WHAT TO WORK ON> In the passage on knowledge production, what redefines processes of communication as cultural practices?

In societies organized by relations of inequality there
are several ways to produce reality and represent the manners in which it is
experienced. What survives in the interpretation are the associations with the
historical memories, unleashed by the context in which the exchange of symbols
took place. This production of meaning by active subjects is what redefines
processes of communication as cultural practices. (Ibáñez, 1985, p.86)
To define how the production of knowledge will be used
here, I will consider briefly how social events can be registered. As mentioned
above, they can be represented within a historical context. That representation
can be interpreted in several ways: within the dominant codes of logic and
rationality or against those codes, or by confronting them from another ethical
ground outside the dominant truth systems. What still remains as a central issue
is the process of confirming which of those interpretations is a more accurate
expression of the way reality is experienced. There are means of corroborating
which confirm the premises of the existing order. But there are other means of
validation which compel the State to throw up evidence that contradicts those
premises, revealing the relations between the daily life of the popular sectors
and the totality.[ix]
The popular sectors need a way of explaining totality as
a product of social relations that have been changed in the past, and can be
changed again. The small praxis groups can help the social movements recognize
and analyze their historical relations with all the existing institutions:
identifying conflicts within the components of the official truth system,
pointing out ethical inconsistencies, demonstrating the limitations of their
common premise, raising awareness about holistic critiques and desires which
have been excluded through combined institutional efforts. Gathering information
to design social actions that will transform all the institutions is necessarily
a collective cultural analysis. This includes evaluating the social actions as
well, since they are also part of the totality. (Guattari, 1984, p.32, 38, 40;
Loureau, 1981, p.176, 182) Both in the case of popular movements and
collectives of activist-intellectuals, this combined strategy is used to
consciously produce something new by transforming all the social institutions.

DATASET CONTENT>
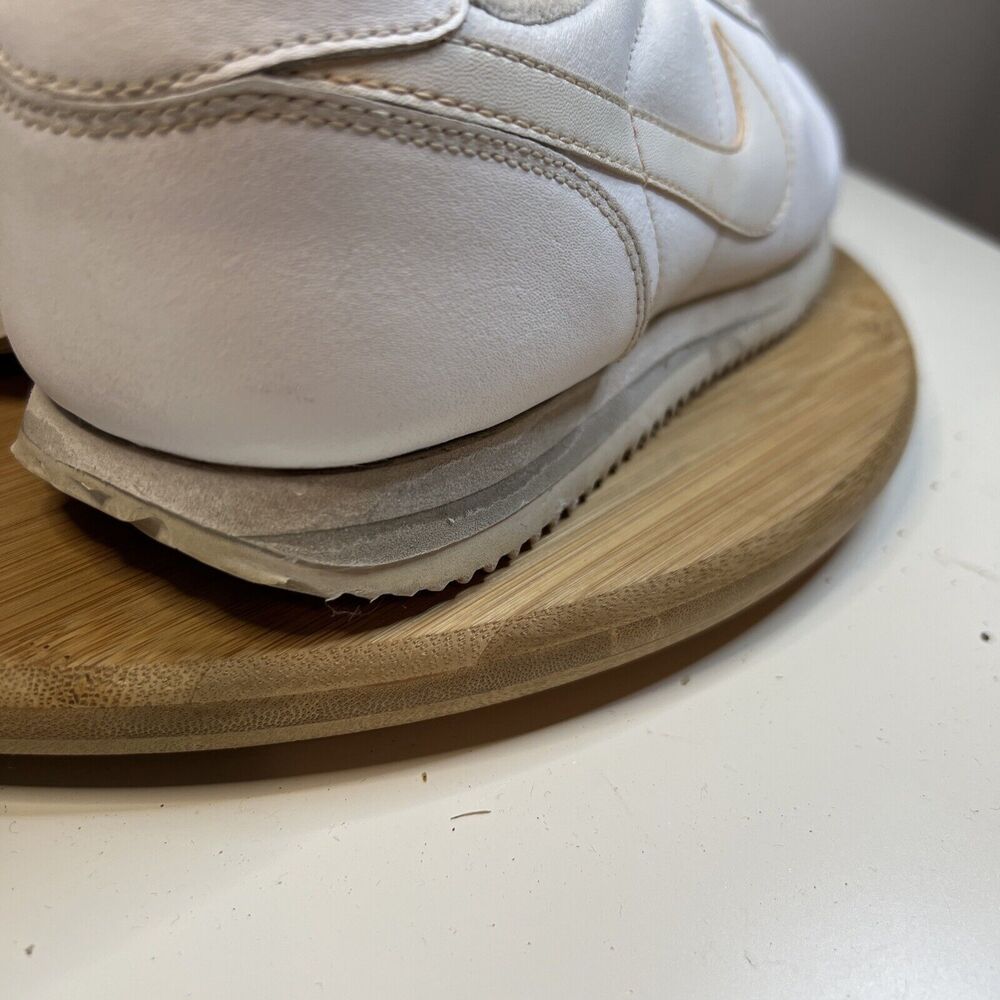 Nike Cortez 72 ‘08 Mens Size 7.5 White Leather Low Top Athletic Shoes 316418-113 - Picture 10 of 12
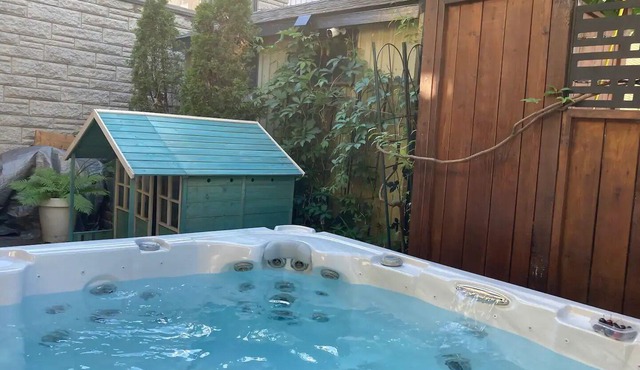 Owl House - SPA with Rooftop terrassenn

SOLUTION> The production of meaning by active subjects.